Real estate activity accelerates with big year-over-year gains

Robert Bray
Robert Bray
Annette Miller
Annette Miller

Phil Castle, The Business Times

Real estate activity continues to increase in Mesa County with what one long-time executive described as “exceptional” year-over-year gains in sales and dollar volume reported in August.

While the pace is expected to slow in the fall and winter, year-end numbers for 2016 will exceed 2015, said Robert Bray, chief executive officer of Bray Real Estate in Grand Junction. “Yes — easily.”

For now, what’s typically the busiest time of the year for real estate sales has been, said Annette Miller, senior vice president of Heritage Title Co. in Grand Junction. “This summer has just definitely picked up.”

Miller said 487 real estate transactions worth a total of $113 million closed in Mesa County in August. Compared to the same month last year, transactions jumped 44.9 percent and dollar volume rose 33.4 percent.

“It was an exceptional month,” Bray said.

Four transactions accounted for a total of $5.8 million, Miller said, including the sale of a greenhouse and surrounding farmland in Palisade for more than $2 million, the sale of a house near 25 and G roads for $1.5 million and the sale of another residence near 20 1/2 and M roads for $1.3 million.

Because real estate closings lag behind sales, August closings reflect transactions that occurred anywhere from 10 to 60 days beforehand depending on whether they involved cash or financing.

The latest gains bring year-to-date numbers through the first eight months of 2016 to 3,123 sales worth a collective $718 million, Miller said. Compared to the same span in 2015, transactions increased 15 percent and dollar volume grew 8.3 percent.

Year-to-date numbers offer a broader look at the real estate market, and the charges are substantial, Miller said. “They are big gains.”

Bray said 309 residential real estate transactions worth a combined $72 million were reported in Mesa County during August. That brought year-to-date totals to 2,241 homes worth a combined $516 million. Compared to last year, transactions have increased 8 percent and dollar volume 15 percent.

The median price for homes sold during the first eight months of 2016 was $200,000 — up 5 percent from the same span last year, but still down 11 percent from the peak market in 2008, Bray said

According to the latest results of a monthly analysis conducted by CoreLogic, Grand Junction home prices rose 1.1 percent between June and July and 5.5 percent between July 2015 and July 2016. The California-based research firm includes foreclosure auctions and short sales in its calculations.

Bray said the residential inventory in Mesa County has increased slightly with 1,080 active listings as of the end of August, giving prospective buyers a bit more selection. At the current pace of sales, though, that’s only about a three-month supply and constitutes 43 percent fewer homes than what was on the market six years ago.
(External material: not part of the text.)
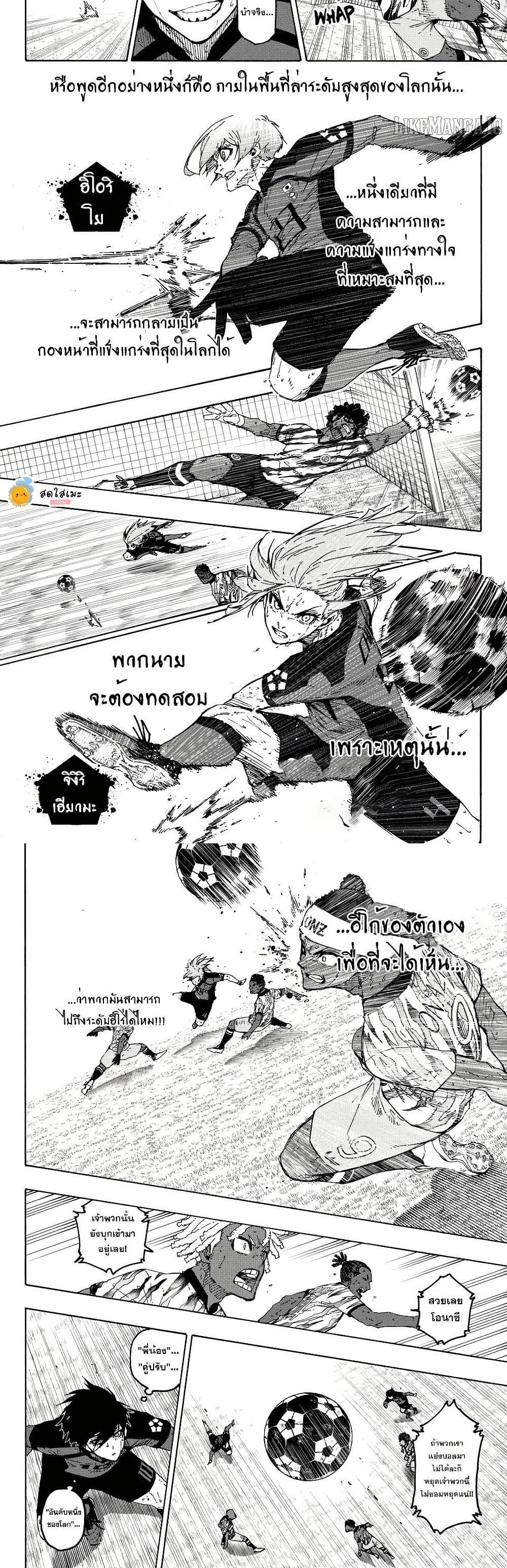 Manga-lc-com อ่านมังงะ อ่านการ์ตูน ออนไลน์ ฟรี Blue Lock ตอนที่ 1 2 3 4 5 6 7 8 9 10 11 12 13 14 ฟรี ไม่มีโฆษณา Manga-lc - อ่าน มังงะ อ่าน การ์ตูน ออนไลน์ อ่านมังงะ ฟรี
The pace of new home construction also has accelerated, he said. The number of single family building permits issued in the county in August was up 14 percent over the same month last year, bringing permits issued year-to-date up 5 percent.

Bray and Miller both said they expect real estate activity in Mesa County to slow as 2016 comes to an end, but still outpace 2015, when 4,060 transactions worth a collective $984 million were reported.

Meanwhile, Bray and Miller also said they’re monitoring increasing property foreclosure activity in the county.

For August, 33 foreclosure sales and 50 foreclosure filings were reported, Miller said. Compared to the same month last year, sales held steady. Filings increased 56.2 percent, however.

Through the first eight months of 2016, 247 sales and 374 filings were reported. Compared to the same span in 2015, sales rose 22.9 percent and filings advanced 17.6 percent, Miller said.

Still, the 178 resales of foreclosed properties from January through August 2016 constituted only 6 percent of all transactions — well below the 10 percent threshold Miller considers indicative of a healthy market.